We are storing passwords in the system keychain/secure storage in a binary format defined as a protobuf message. The rust prost library only needs protoc, because prost is a rust code generator format.

Docker & Docker Compose

This is for setting up a local standalone XNAT instance.

Start local xnat server

docker-compose up -d

Create the .env with the following env variables

XNAT_URL=http://127.0.0.1:8080
XNAT_USERNAME=admin
XNAT_PASSWORD=admin

Testing

Run all default unit tests

cargo test --workspace

Run XNAT API integration tests

Prerequisite

  • An XNAT test instance must be up and running
  • The .env file with corresponding information must exist in the repo root.
  • Currently, we will only read those env variables during tests. This may change when we start to use dataorc inside container on XNAT. Note: you should always run on an ephemeral XNAT instance, and some of the tests will create new accounts that cannot be (easily) removed.

Testing API library functions with cargo

The function names of XNAT api integration tests should start with api.

cargo test --package xnat api -- --include-ignored
test client::user::test::api_create_user ... ok
test client::projects::test::api_create_project ... ok
test client::projects::test::api_manage_project_users ... ok

Logging

Logging in dataorc is done with the tracing library. You can adjust the logging level through the DATAORC_LOG env variable. For more detailed documentation for the env log filter feature look at https://docs.rs/tracing-subscriber/latest/tracing_subscriber/struct.EnvFilter.html

DATAORC_LOG=ddataorc_cli=info,error # info level logging for cli, error level for everything else (default)
DATAORC_LOG=debug # turn on debug globally

There are two special logging targets for debugging NDA csv export export_internal export_internal_value. They will provide information regarding how a value is found and transformed, with and without the actual values.

Workspace-hack

We currently have cargo-hakari enabled at the workspace level to manage feature flags of all the dependencies. The CI pipeline ensures that this file is always up-to-date. When you add new dependencies, you should run

cargo hakari generate

When you create a new crate, you should run

cargo hakari manage-deps

MacOS CI pipeline

We use docker containers provided by this project https://github.com/joseluisq/rust-linux-darwin-builder Please check the CI script for more information. Note that we have C dependencies (sqlite, lzma, ...), so setting the correct C compiler is important (x86_64 vs. arm64).

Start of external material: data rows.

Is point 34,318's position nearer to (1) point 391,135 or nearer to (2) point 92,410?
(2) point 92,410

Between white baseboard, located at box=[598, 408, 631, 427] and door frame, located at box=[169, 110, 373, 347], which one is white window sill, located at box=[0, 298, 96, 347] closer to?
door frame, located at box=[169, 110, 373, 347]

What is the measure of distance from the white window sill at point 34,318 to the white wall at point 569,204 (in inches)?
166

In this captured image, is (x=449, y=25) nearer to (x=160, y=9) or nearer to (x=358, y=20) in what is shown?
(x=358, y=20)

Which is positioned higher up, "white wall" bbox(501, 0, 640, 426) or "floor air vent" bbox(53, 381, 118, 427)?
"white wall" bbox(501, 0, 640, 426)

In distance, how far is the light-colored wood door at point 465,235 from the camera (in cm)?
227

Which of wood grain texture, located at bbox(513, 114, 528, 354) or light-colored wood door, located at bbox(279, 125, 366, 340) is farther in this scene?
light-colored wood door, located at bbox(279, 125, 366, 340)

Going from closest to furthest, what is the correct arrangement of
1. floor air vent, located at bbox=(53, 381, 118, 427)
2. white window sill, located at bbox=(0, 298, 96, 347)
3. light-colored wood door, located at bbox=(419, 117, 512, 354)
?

Upgrade rust version and dependencies

To update Rust version, you only need to change the version number in rust-toolchain.toml. rustup/cargo will pick up this change and use the correct version. Rust is on a 6-week release cycle. Currently, cargo update will update the Cargo.lock file https://doc.rust-lang.org/cargo/commands/cargo-update.html You need to install cargo-edit and use cargo upgrade to upgrade dependencies.

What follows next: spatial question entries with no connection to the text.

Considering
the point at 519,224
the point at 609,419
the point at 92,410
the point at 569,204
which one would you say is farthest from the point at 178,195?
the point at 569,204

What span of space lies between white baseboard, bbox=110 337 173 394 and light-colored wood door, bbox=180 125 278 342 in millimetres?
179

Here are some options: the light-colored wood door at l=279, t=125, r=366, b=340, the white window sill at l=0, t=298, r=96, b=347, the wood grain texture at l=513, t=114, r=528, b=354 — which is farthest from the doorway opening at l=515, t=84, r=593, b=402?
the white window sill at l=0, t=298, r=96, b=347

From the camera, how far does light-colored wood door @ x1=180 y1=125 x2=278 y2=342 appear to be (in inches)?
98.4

Using dataorc in other projects

Before one can use some crates independently in other projects (e.g., NBM), we need to restructure the current workspace. The dataorc-cli crate cannot be included in the workspace, and the Cargo.lock should not be included at the workspace level but in dataorc-cli instead. Crates that should need to be shared externally should not be directly tracked by workspace-hack. Their dependencies should still be included transitively. https://docs.rs/cargo-hakari/latest/cargo_hakari/config/index.html#final-excludes

External documentation

XNAT API: https://wiki.xnat.org/display/XAPI/XNAT+REST+API+Directory

Acknowledgment

This REDCap portion of this project is heavily inspired by the redcap-etl REDCap plugin developed by Indiana University. We used the same transformation rule syntax in this project.